__Data items__.
::::

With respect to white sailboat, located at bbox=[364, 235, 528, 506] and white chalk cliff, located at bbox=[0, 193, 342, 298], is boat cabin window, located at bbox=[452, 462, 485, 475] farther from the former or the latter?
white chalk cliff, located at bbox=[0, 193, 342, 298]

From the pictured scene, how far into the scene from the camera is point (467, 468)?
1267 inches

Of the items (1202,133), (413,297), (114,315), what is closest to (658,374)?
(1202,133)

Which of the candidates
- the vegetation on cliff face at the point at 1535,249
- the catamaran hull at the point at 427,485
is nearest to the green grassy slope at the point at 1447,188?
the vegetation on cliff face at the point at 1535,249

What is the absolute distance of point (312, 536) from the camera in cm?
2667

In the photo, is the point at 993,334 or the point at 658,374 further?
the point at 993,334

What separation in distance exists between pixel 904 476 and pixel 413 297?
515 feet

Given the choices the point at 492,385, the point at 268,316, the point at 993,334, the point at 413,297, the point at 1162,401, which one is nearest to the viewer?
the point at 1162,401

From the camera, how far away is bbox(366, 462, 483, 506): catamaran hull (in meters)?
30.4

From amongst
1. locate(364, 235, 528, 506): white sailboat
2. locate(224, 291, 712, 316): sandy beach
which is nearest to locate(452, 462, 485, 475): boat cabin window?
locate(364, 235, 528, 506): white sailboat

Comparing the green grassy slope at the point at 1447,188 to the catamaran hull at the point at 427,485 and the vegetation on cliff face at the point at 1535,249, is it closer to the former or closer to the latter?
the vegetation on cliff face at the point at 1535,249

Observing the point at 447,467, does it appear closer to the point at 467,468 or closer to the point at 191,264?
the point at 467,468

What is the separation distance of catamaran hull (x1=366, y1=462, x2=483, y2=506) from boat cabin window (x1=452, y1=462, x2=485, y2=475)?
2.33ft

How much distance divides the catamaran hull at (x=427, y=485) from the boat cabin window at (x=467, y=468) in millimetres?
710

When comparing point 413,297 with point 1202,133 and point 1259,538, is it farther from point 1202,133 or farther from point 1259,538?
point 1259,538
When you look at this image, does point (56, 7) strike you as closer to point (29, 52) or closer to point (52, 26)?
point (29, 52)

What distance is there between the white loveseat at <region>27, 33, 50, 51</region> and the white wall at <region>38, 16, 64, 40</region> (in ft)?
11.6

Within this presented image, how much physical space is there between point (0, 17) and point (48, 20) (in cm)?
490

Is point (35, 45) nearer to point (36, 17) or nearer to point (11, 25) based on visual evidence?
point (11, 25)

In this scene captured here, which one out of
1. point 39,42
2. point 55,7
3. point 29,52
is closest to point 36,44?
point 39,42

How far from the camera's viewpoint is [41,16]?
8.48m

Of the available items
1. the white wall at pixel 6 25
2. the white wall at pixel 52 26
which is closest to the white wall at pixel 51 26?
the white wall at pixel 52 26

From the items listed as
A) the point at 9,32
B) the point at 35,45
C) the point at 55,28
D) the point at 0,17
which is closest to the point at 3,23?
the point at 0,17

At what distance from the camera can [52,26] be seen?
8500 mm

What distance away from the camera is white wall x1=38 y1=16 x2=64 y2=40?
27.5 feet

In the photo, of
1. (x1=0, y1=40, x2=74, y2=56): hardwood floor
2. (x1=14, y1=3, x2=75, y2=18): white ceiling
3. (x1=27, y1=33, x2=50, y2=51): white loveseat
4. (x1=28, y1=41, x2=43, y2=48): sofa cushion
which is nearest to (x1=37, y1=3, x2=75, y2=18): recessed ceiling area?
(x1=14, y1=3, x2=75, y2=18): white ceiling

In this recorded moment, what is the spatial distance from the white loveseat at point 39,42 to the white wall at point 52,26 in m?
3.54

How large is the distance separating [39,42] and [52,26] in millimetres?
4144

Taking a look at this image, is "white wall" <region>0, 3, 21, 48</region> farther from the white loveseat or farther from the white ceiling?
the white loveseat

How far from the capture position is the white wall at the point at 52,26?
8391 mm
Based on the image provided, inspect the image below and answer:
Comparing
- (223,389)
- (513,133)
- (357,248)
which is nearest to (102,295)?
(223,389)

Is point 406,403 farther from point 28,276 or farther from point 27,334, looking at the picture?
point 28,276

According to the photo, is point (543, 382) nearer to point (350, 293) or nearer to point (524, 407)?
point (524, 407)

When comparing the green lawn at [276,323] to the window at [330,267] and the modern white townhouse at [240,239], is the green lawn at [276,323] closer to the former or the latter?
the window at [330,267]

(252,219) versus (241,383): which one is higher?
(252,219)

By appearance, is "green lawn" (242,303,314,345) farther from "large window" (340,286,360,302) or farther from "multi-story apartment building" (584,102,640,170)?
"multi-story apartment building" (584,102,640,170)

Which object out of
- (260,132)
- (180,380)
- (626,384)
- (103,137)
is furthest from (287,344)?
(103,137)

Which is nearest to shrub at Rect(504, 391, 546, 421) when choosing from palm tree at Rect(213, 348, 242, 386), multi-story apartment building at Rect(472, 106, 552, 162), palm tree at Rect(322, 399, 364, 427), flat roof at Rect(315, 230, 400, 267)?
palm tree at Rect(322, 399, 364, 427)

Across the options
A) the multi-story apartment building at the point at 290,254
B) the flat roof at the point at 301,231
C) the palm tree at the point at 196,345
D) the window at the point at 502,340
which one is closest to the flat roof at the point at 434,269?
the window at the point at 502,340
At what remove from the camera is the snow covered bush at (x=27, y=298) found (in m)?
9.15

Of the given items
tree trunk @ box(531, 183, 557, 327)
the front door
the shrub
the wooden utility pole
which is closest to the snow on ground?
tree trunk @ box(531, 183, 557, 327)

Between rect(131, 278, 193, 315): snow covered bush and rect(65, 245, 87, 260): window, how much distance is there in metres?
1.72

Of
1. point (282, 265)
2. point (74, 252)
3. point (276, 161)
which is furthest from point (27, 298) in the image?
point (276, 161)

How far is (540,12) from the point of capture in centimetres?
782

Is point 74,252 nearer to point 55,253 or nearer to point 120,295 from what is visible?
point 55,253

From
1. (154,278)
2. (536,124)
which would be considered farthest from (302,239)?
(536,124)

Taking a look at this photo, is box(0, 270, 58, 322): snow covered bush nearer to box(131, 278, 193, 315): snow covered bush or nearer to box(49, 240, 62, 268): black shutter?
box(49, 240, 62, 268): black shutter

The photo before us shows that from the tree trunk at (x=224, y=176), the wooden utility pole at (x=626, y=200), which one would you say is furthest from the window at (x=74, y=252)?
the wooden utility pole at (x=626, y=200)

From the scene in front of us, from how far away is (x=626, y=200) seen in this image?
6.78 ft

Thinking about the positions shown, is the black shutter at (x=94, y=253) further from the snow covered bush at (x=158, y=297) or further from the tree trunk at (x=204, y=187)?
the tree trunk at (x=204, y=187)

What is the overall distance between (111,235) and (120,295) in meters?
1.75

::::

__TO BE DONE__. Please rewrite the material above with "catamaran hull" substituted by "twin hull" at every occurrence, keeping everything else the same.

__ANSWER IN FULL__.
With respect to white sailboat, located at bbox=[364, 235, 528, 506] and white chalk cliff, located at bbox=[0, 193, 342, 298], is boat cabin window, located at bbox=[452, 462, 485, 475] farther from the former or the latter?
white chalk cliff, located at bbox=[0, 193, 342, 298]

From the pictured scene, how far into the scene from the camera is point (467, 468)?
1267 inches

Of the items (1202,133), (413,297), (114,315), what is closest to (658,374)?
(1202,133)

Which of the candidates
- the vegetation on cliff face at the point at 1535,249
- the twin hull at the point at 427,485
is nearest to the green grassy slope at the point at 1447,188?
the vegetation on cliff face at the point at 1535,249

What is the absolute distance of point (312, 536) from the camera in cm?
2667

In the photo, is the point at 993,334 or the point at 658,374 further?
the point at 993,334

What separation in distance exists between pixel 904 476 and pixel 413 297?
515 feet

Given the choices the point at 492,385, the point at 268,316, the point at 993,334, the point at 413,297, the point at 1162,401, which one is nearest to the viewer?
the point at 1162,401

From the camera, how far away is bbox(366, 462, 483, 506): twin hull (in meters)?
30.4

From amongst
1. locate(364, 235, 528, 506): white sailboat
2. locate(224, 291, 712, 316): sandy beach
which is nearest to locate(452, 462, 485, 475): boat cabin window?
locate(364, 235, 528, 506): white sailboat

Comparing the green grassy slope at the point at 1447,188 to the twin hull at the point at 427,485 and the vegetation on cliff face at the point at 1535,249, is it closer to the former or closer to the latter?
the vegetation on cliff face at the point at 1535,249

Observing the point at 447,467, does it appear closer to the point at 467,468 or closer to the point at 191,264?
the point at 467,468

What is the separation distance of twin hull (x1=366, y1=462, x2=483, y2=506) from boat cabin window (x1=452, y1=462, x2=485, y2=475)?
2.33ft

How much distance divides the twin hull at (x=427, y=485) from the boat cabin window at (x=467, y=468) in millimetres?
710

When comparing point 413,297 with point 1202,133 and point 1259,538, is it farther from point 1202,133 or farther from point 1259,538?
point 1259,538
When you look at this image, does point (56, 7) strike you as closer to point (29, 52) or closer to point (52, 26)?
point (29, 52)

What distance is there between the white loveseat at <region>27, 33, 50, 51</region> and the white wall at <region>38, 16, 64, 40</region> (in ft)?
11.6

Within this presented image, how much physical space is there between point (0, 17) and point (48, 20) (in cm)?
490

Is point (35, 45) nearer to point (36, 17) or nearer to point (11, 25) based on visual evidence?
point (11, 25)

In this scene captured here, which one out of
1. point 39,42
2. point 55,7
3. point 29,52
is closest to point 36,44?
point 39,42

How far from the camera's viewpoint is [41,16]?
8.48m

Of the available items
1. the white wall at pixel 6 25
2. the white wall at pixel 52 26
which is closest to the white wall at pixel 51 26?
the white wall at pixel 52 26

From the items listed as
A) the point at 9,32
B) the point at 35,45
C) the point at 55,28
D) the point at 0,17
which is closest to the point at 3,23?
the point at 0,17

At what distance from the camera can [52,26] be seen?
8500 mm

What distance away from the camera is white wall x1=38 y1=16 x2=64 y2=40?
27.5 feet

In the photo, of
1. (x1=0, y1=40, x2=74, y2=56): hardwood floor
2. (x1=14, y1=3, x2=75, y2=18): white ceiling
3. (x1=27, y1=33, x2=50, y2=51): white loveseat
4. (x1=28, y1=41, x2=43, y2=48): sofa cushion
which is nearest to (x1=37, y1=3, x2=75, y2=18): recessed ceiling area?
(x1=14, y1=3, x2=75, y2=18): white ceiling

In this recorded moment, what is the spatial distance from the white loveseat at point 39,42 to the white wall at point 52,26 in m?
3.54

How large is the distance separating [39,42] and [52,26] in millimetres?
4144

Taking a look at this image, is "white wall" <region>0, 3, 21, 48</region> farther from the white loveseat or farther from the white ceiling?
the white loveseat

How far from the capture position is the white wall at the point at 52,26?
8391 mm
Based on the image provided, inspect the image below and answer:
Comparing
- (223,389)
- (513,133)
- (357,248)
which is nearest to (102,295)?
(223,389)

Is point 406,403 farther from point 28,276 or farther from point 27,334, looking at the picture?
point 28,276

According to the photo, is point (543, 382) nearer to point (350, 293) or nearer to point (524, 407)?
point (524, 407)

When comparing the green lawn at [276,323] to the window at [330,267] and the modern white townhouse at [240,239], is the green lawn at [276,323] closer to the former or the latter?
the window at [330,267]

(252,219) versus (241,383): which one is higher?
(252,219)

By appearance, is "green lawn" (242,303,314,345) farther from "large window" (340,286,360,302) or farther from "multi-story apartment building" (584,102,640,170)?
"multi-story apartment building" (584,102,640,170)

Which object out of
- (260,132)
- (180,380)
- (626,384)
- (103,137)
is furthest from (287,344)?
(103,137)

Which is nearest to shrub at Rect(504, 391, 546, 421) when choosing from palm tree at Rect(213, 348, 242, 386), multi-story apartment building at Rect(472, 106, 552, 162), palm tree at Rect(322, 399, 364, 427), flat roof at Rect(315, 230, 400, 267)?
palm tree at Rect(322, 399, 364, 427)

Across the options
A) the multi-story apartment building at the point at 290,254
B) the flat roof at the point at 301,231
C) the palm tree at the point at 196,345
D) the window at the point at 502,340
which one is closest to the flat roof at the point at 434,269?
the window at the point at 502,340
At what remove from the camera is the snow covered bush at (x=27, y=298) found (in m)?
9.15

Of the given items
tree trunk @ box(531, 183, 557, 327)
the front door
the shrub
the wooden utility pole
which is closest to the snow on ground?
tree trunk @ box(531, 183, 557, 327)

Between rect(131, 278, 193, 315): snow covered bush and rect(65, 245, 87, 260): window, how much distance is there in metres?
1.72

Of
1. point (282, 265)
2. point (74, 252)
3. point (276, 161)
which is furthest from point (27, 298) in the image?
point (276, 161)

How far is (540,12) from the point of capture in centimetres?
782

Is point 74,252 nearer to point 55,253 or nearer to point 120,295 from what is visible?
point 55,253

From
1. (154,278)
2. (536,124)
which would be considered farthest from (302,239)?
(536,124)

Taking a look at this photo, is box(0, 270, 58, 322): snow covered bush nearer to box(131, 278, 193, 315): snow covered bush or nearer to box(49, 240, 62, 268): black shutter?
box(49, 240, 62, 268): black shutter

The photo before us shows that from the tree trunk at (x=224, y=176), the wooden utility pole at (x=626, y=200), which one would you say is furthest from the window at (x=74, y=252)?
the wooden utility pole at (x=626, y=200)

From the scene in front of us, from how far away is (x=626, y=200) seen in this image?
6.78 ft

Thinking about the positions shown, is the black shutter at (x=94, y=253) further from the snow covered bush at (x=158, y=297) or further from the tree trunk at (x=204, y=187)?
the tree trunk at (x=204, y=187)

What is the overall distance between (111,235) and (120,295) in meters?
1.75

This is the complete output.